>> Begin Document
Jump to content

Connect SuperML | Leeroopedia MCP: Equip your AI agents with best practices, code verification, and debugging knowledge. Powered by Leeroo — building Organizational Superintelligence. Contact us at founders@leeroo.com.

Implementation:Evidentlyai Evidently Legacy Data Quality Calculations

From Leeroopedia
Knowledge Sources
Domains ML Monitoring, Data Quality
Last Updated 2026-02-14 12:00 GMT

Overview

Provides calculation functions for data quality statistics, including per-feature descriptive statistics, correlation analysis (Pearson, Spearman, Kendall, Cramer's V), and distribution computation for the legacy Evidently pipeline.

Description

This module computes comprehensive data quality metrics for individual features and entire datasets. It is used by Evidently's legacy data quality metrics to generate statistics about missing values, unique counts, distributions, and inter-feature correlations.

Data models:

  • FeatureQualityStats -- A dataclass capturing quality statistics for a single feature. Metrics vary by feature type:
    • All types: count, missing_count, missing_percentage, unique_count, unique_percentage, most_common_value, most_common_value_percentage.
    • Numeric: infinite_count, infinite_percentage, min, max, mean, std, percentile_25, percentile_50, percentile_75.
    • Categorical: new_in_current_values_count, unused_in_current_values_count (for reference-current comparison).
    • Datetime: max and min cast to string representation.
  • DataQualityStats -- Aggregates FeatureQualityStats by feature category: num_features_stats, cat_features_stats, datetime_features_stats, target_stats, and prediction_stats. Supports dictionary-style access and a get_all_features() method.

Key functions:

  • get_rows_count -- Returns the number of rows in a DataFrame or Series.
  • get_features_stats -- Computes FeatureQualityStats for a single feature Series given its column type.
  • calculate_data_quality_stats -- Orchestrates quality stat computation across all features in a dataset, categorized by feature type and role (target, prediction).
  • prepare_data_for_plots -- Relabels categorical data for plotting, capping at a maximum number of categories.
  • _select_features_for_corr -- Selects numerical features (for Pearson/Spearman/Kendall) and categorical features (for Cramer's V) that have more than one unique value.
  • _cramer_v -- Computes Cramer's V association measure between two categorical Series using chi-squared contingency.
  • get_pairwise_correlation -- Computes a symmetric pairwise correlation matrix using a given correlation function.
  • _calculate_correlations -- Dispatches correlation computation based on method (pearson, spearman, kendall, cramer_v).
>> End Document
>> Begin Rows
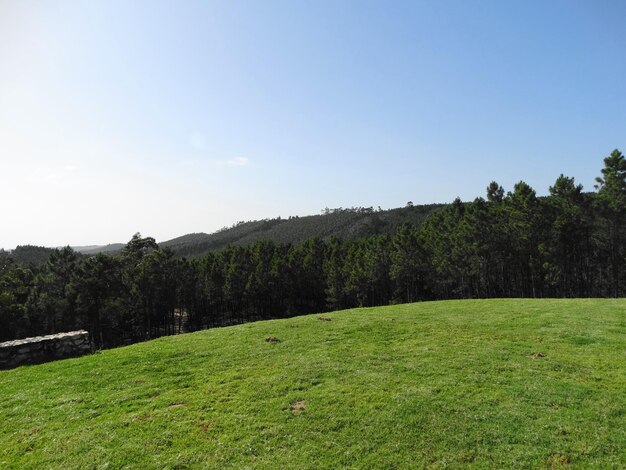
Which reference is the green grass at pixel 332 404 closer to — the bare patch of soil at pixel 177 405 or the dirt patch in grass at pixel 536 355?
the bare patch of soil at pixel 177 405

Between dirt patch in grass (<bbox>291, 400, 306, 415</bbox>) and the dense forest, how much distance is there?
2710 inches

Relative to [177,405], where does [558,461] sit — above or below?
below

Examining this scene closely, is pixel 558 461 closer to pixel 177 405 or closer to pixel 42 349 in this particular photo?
pixel 177 405

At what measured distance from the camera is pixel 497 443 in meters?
10.9

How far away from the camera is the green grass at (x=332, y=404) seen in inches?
419

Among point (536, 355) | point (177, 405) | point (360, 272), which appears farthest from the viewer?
point (360, 272)

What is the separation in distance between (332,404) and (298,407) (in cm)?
123

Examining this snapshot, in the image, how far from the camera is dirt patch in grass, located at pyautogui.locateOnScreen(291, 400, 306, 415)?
1311 centimetres

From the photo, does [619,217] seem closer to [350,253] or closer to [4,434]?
[350,253]

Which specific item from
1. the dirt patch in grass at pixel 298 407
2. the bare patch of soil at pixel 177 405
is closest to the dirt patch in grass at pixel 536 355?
the dirt patch in grass at pixel 298 407

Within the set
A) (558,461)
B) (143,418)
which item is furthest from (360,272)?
(558,461)

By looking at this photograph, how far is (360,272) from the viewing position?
311 feet

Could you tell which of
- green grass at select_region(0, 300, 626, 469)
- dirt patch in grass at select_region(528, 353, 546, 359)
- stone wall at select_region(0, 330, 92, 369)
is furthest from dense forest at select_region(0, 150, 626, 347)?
dirt patch in grass at select_region(528, 353, 546, 359)

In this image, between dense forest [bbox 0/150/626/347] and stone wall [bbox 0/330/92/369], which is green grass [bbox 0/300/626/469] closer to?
stone wall [bbox 0/330/92/369]
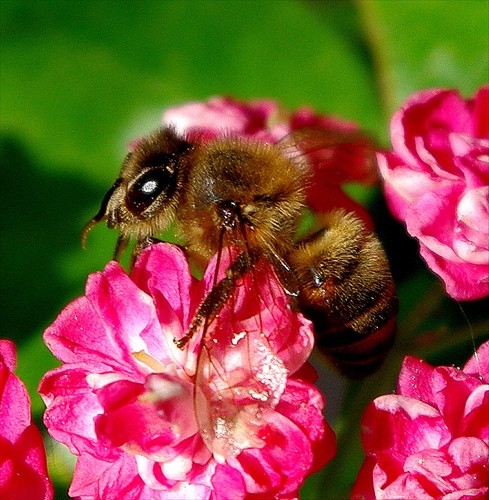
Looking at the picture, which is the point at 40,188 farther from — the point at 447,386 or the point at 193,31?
the point at 447,386

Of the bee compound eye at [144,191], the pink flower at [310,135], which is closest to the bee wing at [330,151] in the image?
the pink flower at [310,135]

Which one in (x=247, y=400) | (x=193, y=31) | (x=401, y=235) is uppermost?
(x=193, y=31)

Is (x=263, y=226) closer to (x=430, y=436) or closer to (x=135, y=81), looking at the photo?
(x=430, y=436)

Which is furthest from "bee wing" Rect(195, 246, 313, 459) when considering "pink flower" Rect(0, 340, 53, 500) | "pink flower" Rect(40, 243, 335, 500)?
"pink flower" Rect(0, 340, 53, 500)

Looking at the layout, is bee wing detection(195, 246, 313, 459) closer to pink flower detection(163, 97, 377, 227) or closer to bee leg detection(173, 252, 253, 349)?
bee leg detection(173, 252, 253, 349)

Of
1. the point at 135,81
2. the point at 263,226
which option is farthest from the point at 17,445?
the point at 135,81

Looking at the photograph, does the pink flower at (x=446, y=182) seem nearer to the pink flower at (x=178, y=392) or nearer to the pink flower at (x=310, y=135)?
the pink flower at (x=310, y=135)

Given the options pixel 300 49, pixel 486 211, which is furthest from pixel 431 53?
pixel 486 211
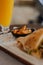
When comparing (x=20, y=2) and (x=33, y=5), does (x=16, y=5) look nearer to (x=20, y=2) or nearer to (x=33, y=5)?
(x=20, y=2)

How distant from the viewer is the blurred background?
249 cm

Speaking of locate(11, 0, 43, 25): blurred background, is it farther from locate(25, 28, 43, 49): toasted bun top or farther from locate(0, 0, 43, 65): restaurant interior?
locate(25, 28, 43, 49): toasted bun top

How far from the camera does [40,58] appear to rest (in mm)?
527

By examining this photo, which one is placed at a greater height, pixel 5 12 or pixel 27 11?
pixel 5 12

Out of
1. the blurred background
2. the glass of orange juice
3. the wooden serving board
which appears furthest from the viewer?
the blurred background

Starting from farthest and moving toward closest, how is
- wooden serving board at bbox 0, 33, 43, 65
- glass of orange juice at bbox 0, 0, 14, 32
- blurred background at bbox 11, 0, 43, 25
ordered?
1. blurred background at bbox 11, 0, 43, 25
2. glass of orange juice at bbox 0, 0, 14, 32
3. wooden serving board at bbox 0, 33, 43, 65

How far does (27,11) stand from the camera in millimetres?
2545

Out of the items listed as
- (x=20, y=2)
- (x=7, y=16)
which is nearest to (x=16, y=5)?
→ (x=20, y=2)

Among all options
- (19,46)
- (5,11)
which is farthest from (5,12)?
(19,46)

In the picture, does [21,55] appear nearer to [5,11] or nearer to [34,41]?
[34,41]

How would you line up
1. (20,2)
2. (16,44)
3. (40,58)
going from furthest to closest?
(20,2)
(16,44)
(40,58)

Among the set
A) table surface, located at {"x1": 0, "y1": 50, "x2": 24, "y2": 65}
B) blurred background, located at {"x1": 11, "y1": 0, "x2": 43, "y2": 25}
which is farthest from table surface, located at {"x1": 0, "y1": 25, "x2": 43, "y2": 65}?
blurred background, located at {"x1": 11, "y1": 0, "x2": 43, "y2": 25}

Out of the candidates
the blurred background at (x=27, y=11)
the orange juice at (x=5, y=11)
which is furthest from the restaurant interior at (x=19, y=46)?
the blurred background at (x=27, y=11)

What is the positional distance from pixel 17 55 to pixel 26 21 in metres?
2.00
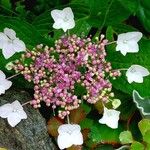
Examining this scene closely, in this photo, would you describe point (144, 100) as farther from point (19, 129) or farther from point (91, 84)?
point (19, 129)

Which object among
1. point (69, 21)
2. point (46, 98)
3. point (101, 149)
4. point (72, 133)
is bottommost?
point (101, 149)

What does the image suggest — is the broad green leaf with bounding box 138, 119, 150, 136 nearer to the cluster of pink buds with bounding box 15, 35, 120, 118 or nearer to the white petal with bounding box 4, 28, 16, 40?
the cluster of pink buds with bounding box 15, 35, 120, 118

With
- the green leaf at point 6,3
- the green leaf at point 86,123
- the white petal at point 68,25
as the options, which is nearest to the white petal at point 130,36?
the white petal at point 68,25

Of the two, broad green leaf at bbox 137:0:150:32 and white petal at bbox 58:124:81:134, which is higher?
broad green leaf at bbox 137:0:150:32

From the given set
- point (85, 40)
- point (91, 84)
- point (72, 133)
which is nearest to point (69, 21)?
point (85, 40)

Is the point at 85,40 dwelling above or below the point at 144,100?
above

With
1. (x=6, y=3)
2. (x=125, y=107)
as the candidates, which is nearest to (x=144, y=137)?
(x=125, y=107)

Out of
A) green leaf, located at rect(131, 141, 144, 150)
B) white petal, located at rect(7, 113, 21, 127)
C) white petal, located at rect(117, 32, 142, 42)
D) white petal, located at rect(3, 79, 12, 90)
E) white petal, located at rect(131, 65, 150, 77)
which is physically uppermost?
white petal, located at rect(117, 32, 142, 42)

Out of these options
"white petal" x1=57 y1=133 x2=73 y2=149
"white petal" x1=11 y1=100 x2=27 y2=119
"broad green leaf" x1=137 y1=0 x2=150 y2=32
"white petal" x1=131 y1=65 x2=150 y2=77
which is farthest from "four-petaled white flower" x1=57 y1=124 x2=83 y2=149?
"broad green leaf" x1=137 y1=0 x2=150 y2=32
>> End Rows
Tasks to perform:
- 1) Summarize the Evidently data quality calculations page in two sentences.
- 2) Using the Evidently data quality calculations page, mark each statement yes or no and quote the words from the page that decide it. (a) get_rows_count can take either a DataFrame or a Series. (b) _select_features_for_corr keeps features that have only one unique value. (c) _cramer_v measures association between two numerical Series.

Replies:
- 1) The module provides calculation functions for data quality statistics in the legacy Evidently pipeline, including per-feature descriptive statistics, correlation analysis (Pearson, Spearman, Kendall, Cramer's V), and distribution computation. It defines FeatureQualityStats for a single feature and DataQualityStats to aggregate them by feature category, along with functions such as calculate_data_quality_stats, which computes quality stats across all features in a dataset by feature type and role.

- 2)
(a) Yes: "Returns the number of rows in a DataFrame or Series."
(b) No: "that have more than one unique value."
(c) No: "between two categorical Series using chi-squared contingency."